» **Problem requirements**
Copy the text of the records below word for word, leaving out the pictures.

» **Information provided**
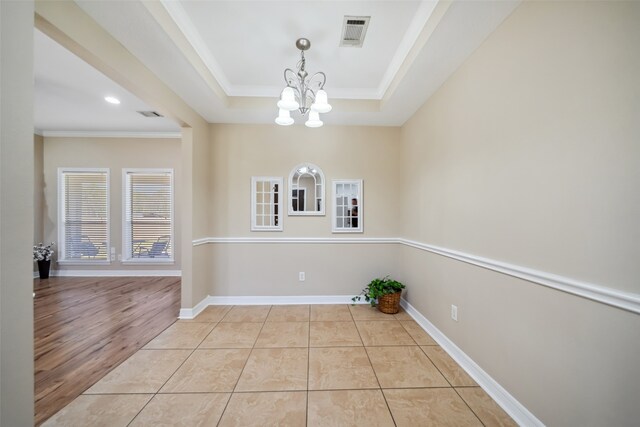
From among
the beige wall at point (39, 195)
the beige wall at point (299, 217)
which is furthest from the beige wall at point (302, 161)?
the beige wall at point (39, 195)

» **Result of the task**
From among
the beige wall at point (39, 195)
the beige wall at point (299, 217)
which is furthest from the beige wall at point (302, 161)?
the beige wall at point (39, 195)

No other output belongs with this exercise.